My last post was the century and 6 mile brick on 5/28. I ended up taking Tuesday as a rest day because I was still fairly fatigued from the day before. I debated going to yoga, but decided against it, planning to go Wednesday instead.
Then Wednesday rolled around and a last minute thing at work came up that meant I'd miss yoga on that day too. Then I started thinking that I'd like to get an 8 mile run in - but by the time I was able to, it was dark out and I didn't want to chance rolling my ankle on a pothole or something stupid, so I decided to get up early Thursday morning before work.
Which I did, amazingly enough. My plan was to do around 8 miles @ threshold pace. Everything was going well until around mile 3.5, when I started noticing some discomfort in my right hamstring. Since it was just discomfort, I kept going, but at mile 4 it got a lot worse, so I stopped. Of course, I was on the dark side of the moon, so I still had to manage some way to get back home without making things worse. I thought about continuing to run through it, but then realized I'd be pissed at myself if I further injured myself just for the sake of making sure I showed up to work on time. So instead I hobbled back with a combination of walking and running. It felt like either a very weird cramp, or a minor hamstring pull. I'm still not sure which it was, but after icing it when I got home, and a day of sitting down and giving it rest, it was a lot better that evening.

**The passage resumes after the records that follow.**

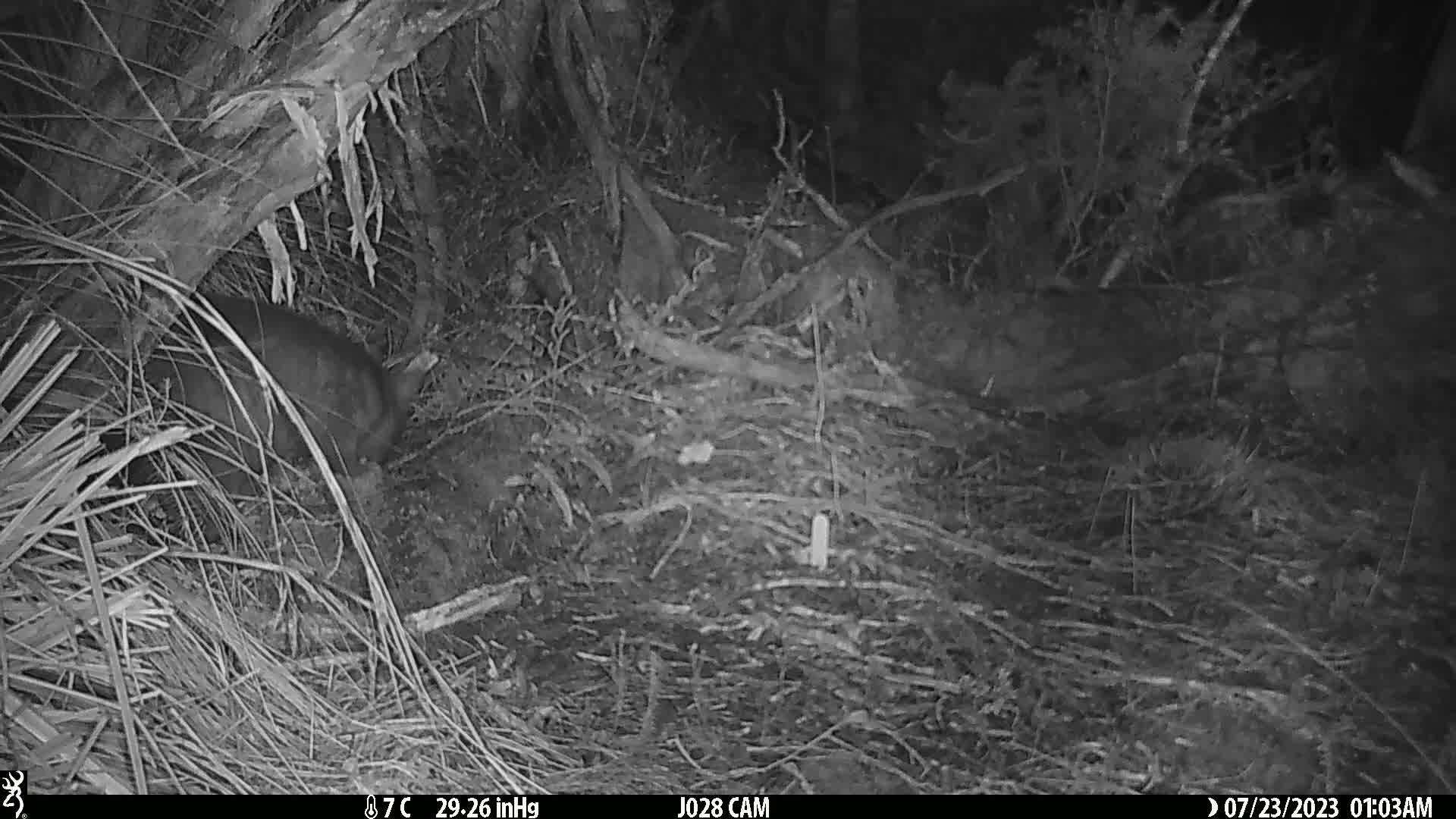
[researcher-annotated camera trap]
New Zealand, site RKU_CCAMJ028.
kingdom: Animalia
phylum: Chordata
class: Mammalia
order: Diprotodontia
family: Phalangeridae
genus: Trichosurus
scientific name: Trichosurus vulpecula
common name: common brushtail possum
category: possum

Since I couldn't finish the run, that evening I decided to hit the bike and revisit Mary Austin, a workout I tried in the past but ended up bailing on the last interval. This time I finished it, but still found it surprisingly difficult. You'd think that if I can do 3 x 20 minutes @ FTP, this workout with some time under and some time over FTP would be a tad easier, but it wasn't. I can only guess that the intervals right at FTP hit a comfortable steady state of exertion, whereas this one is changing things up every couple minutes, which keeps the body guessing.
On Friday I started thinking about the past few months. I feel like I peaked in my long distance running endurance during Stu's 30k at the beginning of March. After that, I've had successive soft tissue injuries for whatever reason - first it was rolling the ankle at the dog park, an injury which lingered for a few weeks, but I kept running on it for a while before finally taking a full week off. However there were no long runs during that time because of the injury. Then after that was healed, I did a long 17 mile run and hurt the same ankle, but on the outside. That was feeling better about two weeks later, when I did an 11 mile run and blew it out again, requiring another two weeks of little/no running and certainly no long runs. Since then I've been able to build up 'long run' distance to just over 8 miles by staying conservative - but all told in the end the past few months have been a major disappointment in terms of long runs.

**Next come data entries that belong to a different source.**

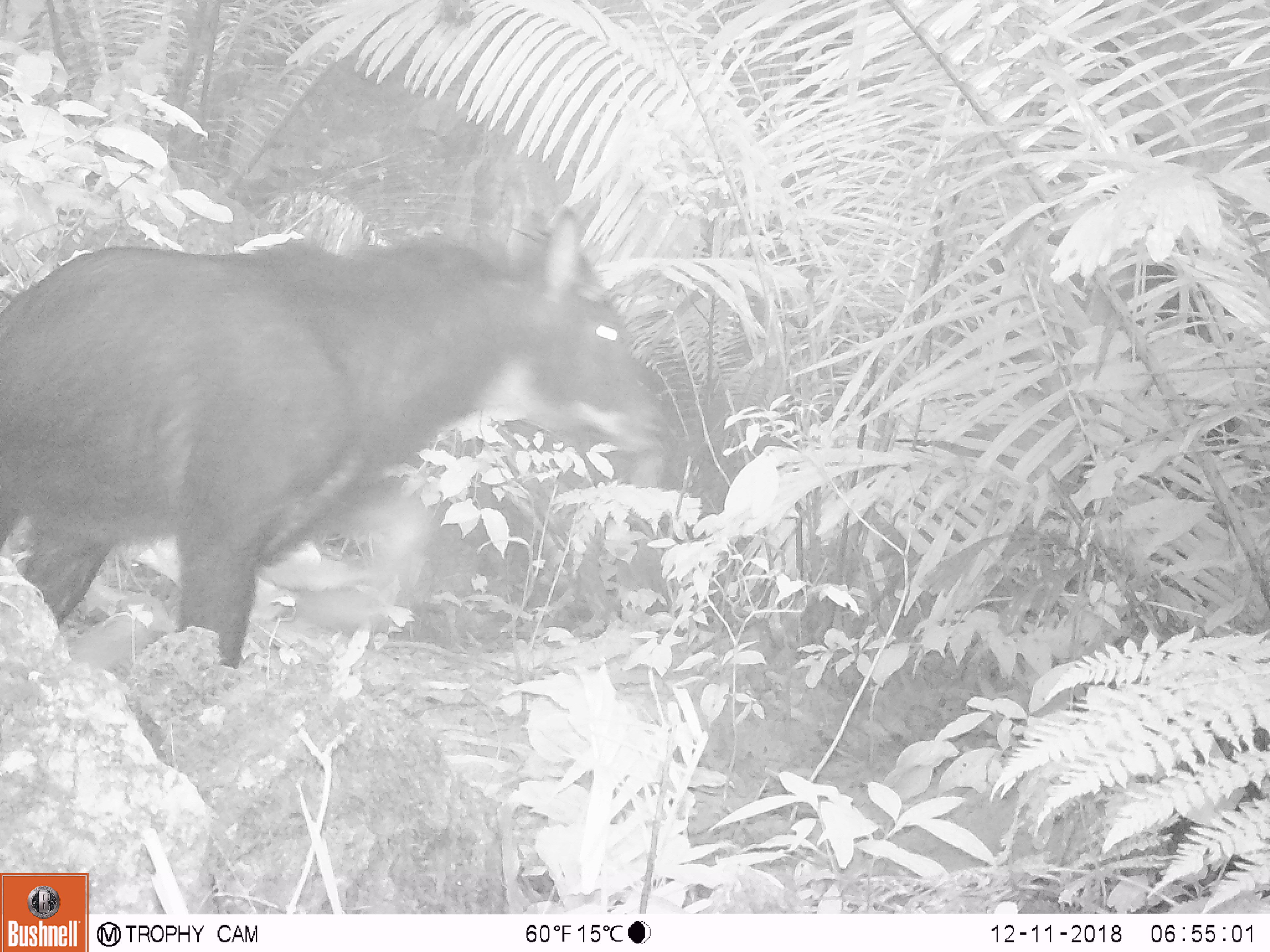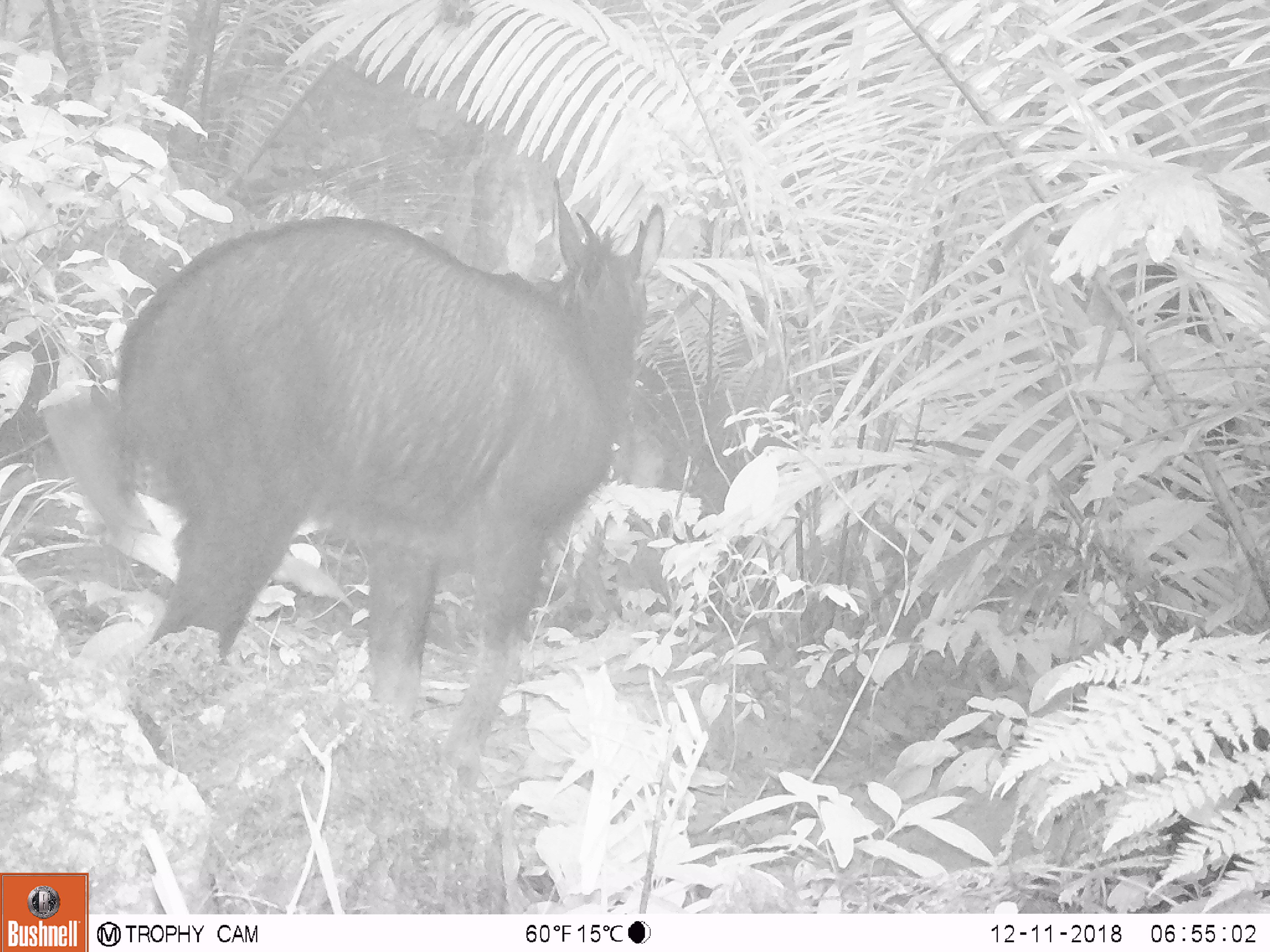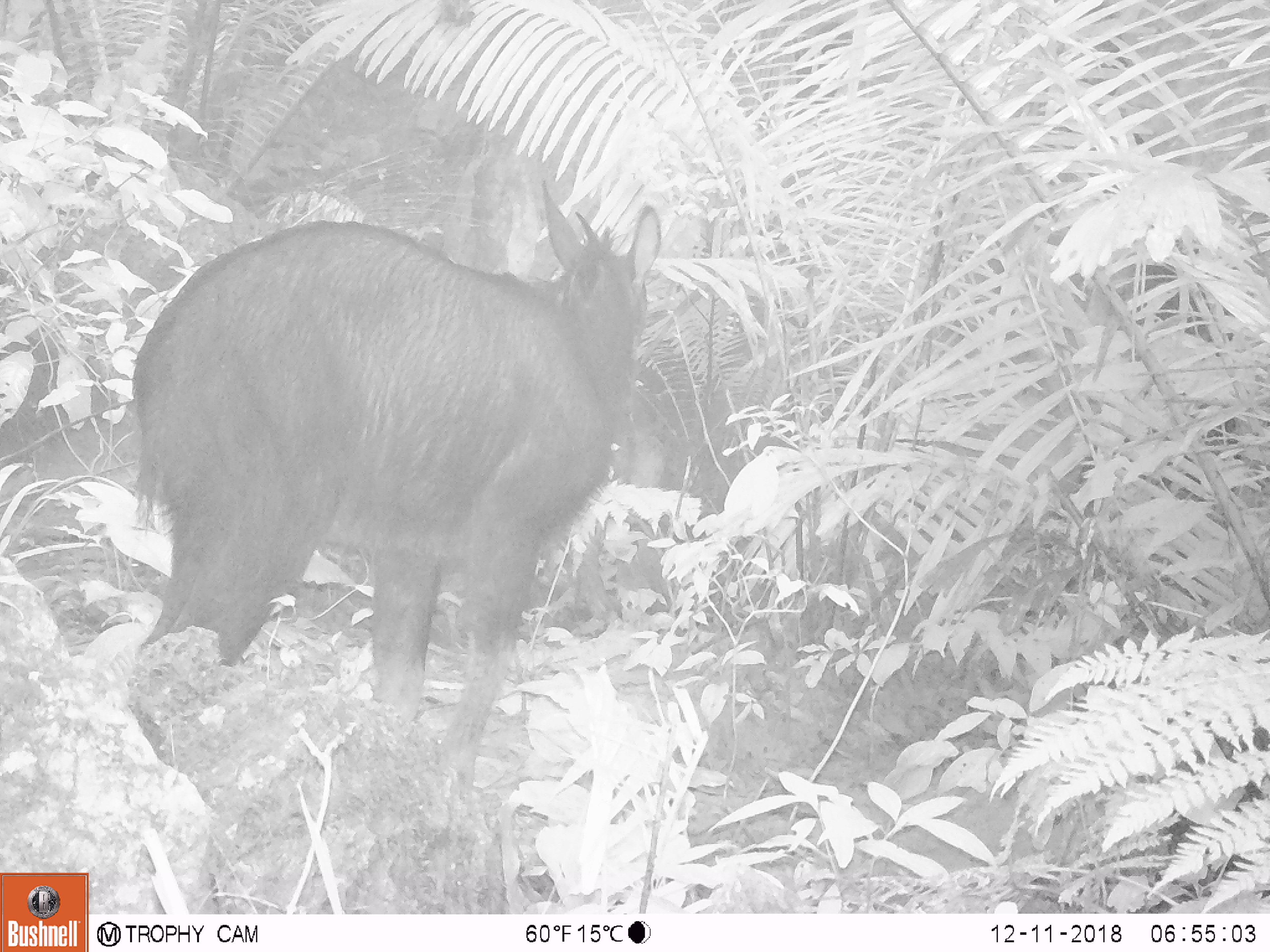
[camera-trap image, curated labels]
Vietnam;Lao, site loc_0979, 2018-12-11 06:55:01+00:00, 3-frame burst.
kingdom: Animalia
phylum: Chordata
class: Mammalia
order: Artiodactyla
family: Bovidae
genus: Capricornis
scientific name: Capricornis sumatraensis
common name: chinese serow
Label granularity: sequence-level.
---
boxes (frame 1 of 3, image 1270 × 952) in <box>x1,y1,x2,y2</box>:
chinese serow: <box>0,200,664,668</box>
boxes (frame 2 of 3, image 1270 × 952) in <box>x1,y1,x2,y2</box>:
chinese serow: <box>110,174,665,788</box>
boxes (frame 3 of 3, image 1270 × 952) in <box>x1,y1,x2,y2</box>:
chinese serow: <box>129,179,661,789</box>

While some of the injuries can be explained by my own stupidity (running 17 miles 48 hours after running 9 miles), I'm starting to think a large part is also the lack of leg strength work I've been doing. All last summer as I was building up volume, I was hitting the P90X Legs & Back routine on a regular basis. Over the winter, I did it more. If I recall, I stopped when I got the bike trainer, thinking that my time was probably best spent on that rather than the strength training. That may have been a bad assumption, because the strength training may be a critical component to my staying injury free. Not entirely sure, just a theory for now.
So with that in mind, I decided to resume leg strength work. After a short 3.5 mile run on Saturday - half the purpose was to exercise the dogs, but the other half was to just start accumulating some time pounding pavement - I did a series of lunges and squats. I didn't go with the full P90X routine because I knew from past experience that if I've slacked from that and go back to the full thing, my legs are sore and useless for like a week. So I just did some balance lunges, deadlift squats, single leg squats, calf raises, sneaky lunges step-forward lunges and step-back lunges. Even with that workout load of about 15-20 minutes, the day after I'm pretty sore, and I'm glad I stopped when I did. It'll allow me to recover faster and then a few days later I should be able to do another 15-20 minute session.

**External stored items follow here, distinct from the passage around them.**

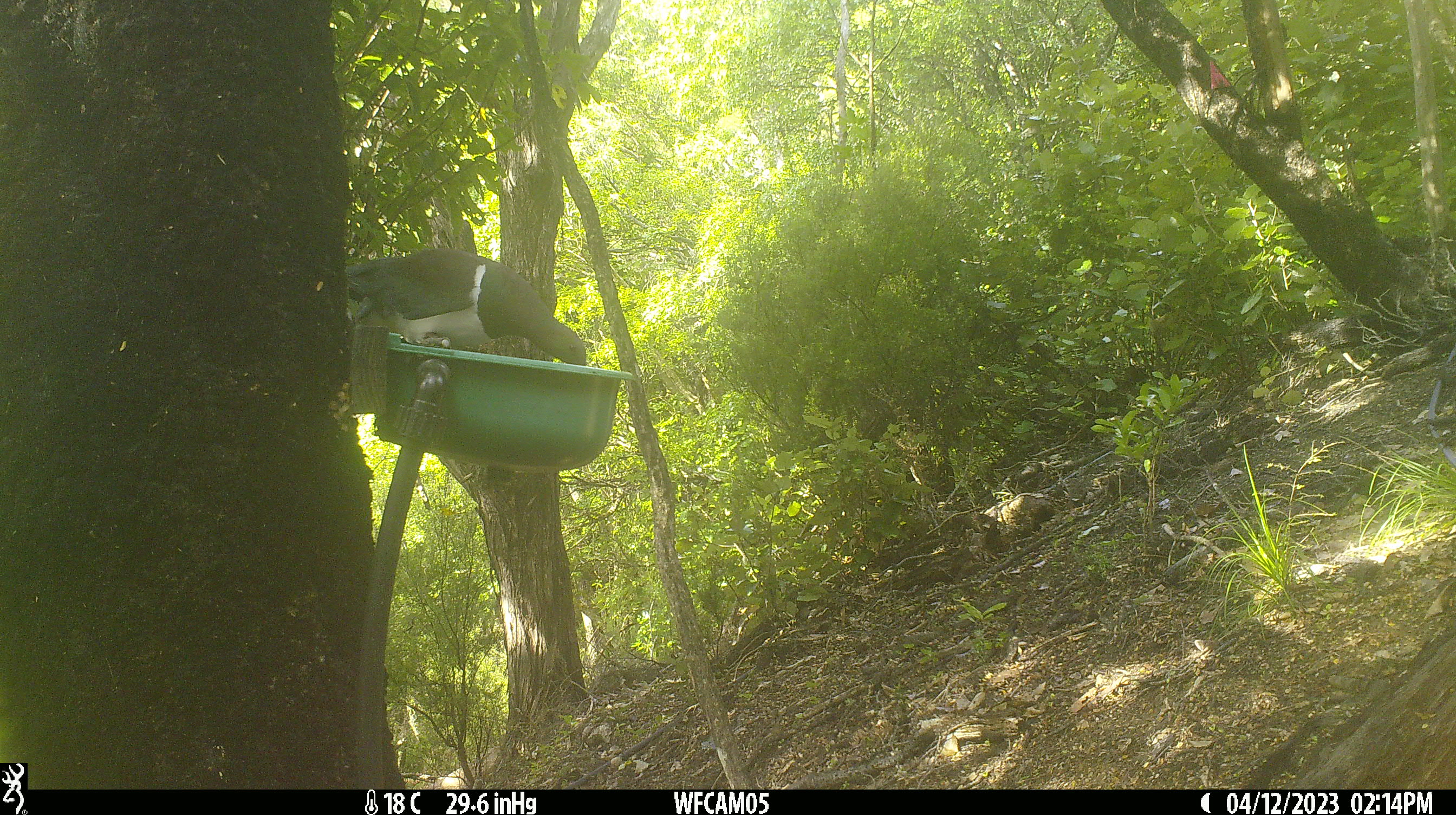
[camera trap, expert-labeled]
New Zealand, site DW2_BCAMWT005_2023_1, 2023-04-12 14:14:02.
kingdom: Animalia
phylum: Chordata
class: Aves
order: Columbiformes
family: Columbidae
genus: Hemiphaga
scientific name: Hemiphaga novaeseelandiae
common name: new zealand pigeon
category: kereru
Kereru (new zealand pigeon) (Hemiphaga novaeseelandiae).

In an attempt to help get the blood flowing, I did a quick spin - the TR Geiger workout. This is a 1 hr sweet spot intensity workout. I didn't want to do anything too intense since my quads and glutes were already tight, and further tightening would start to go down the road of ITB issues.
Also, kind of an afterthought - it appears the hamstring has healed up - at least enough that I don't notice it when walking. Yesterday during the short run, I felt it while walking, but I felt it more during the run. At this point, depending on schedule and how things shake out, I may try for something like 10 miles easy on Monday or Tuesday.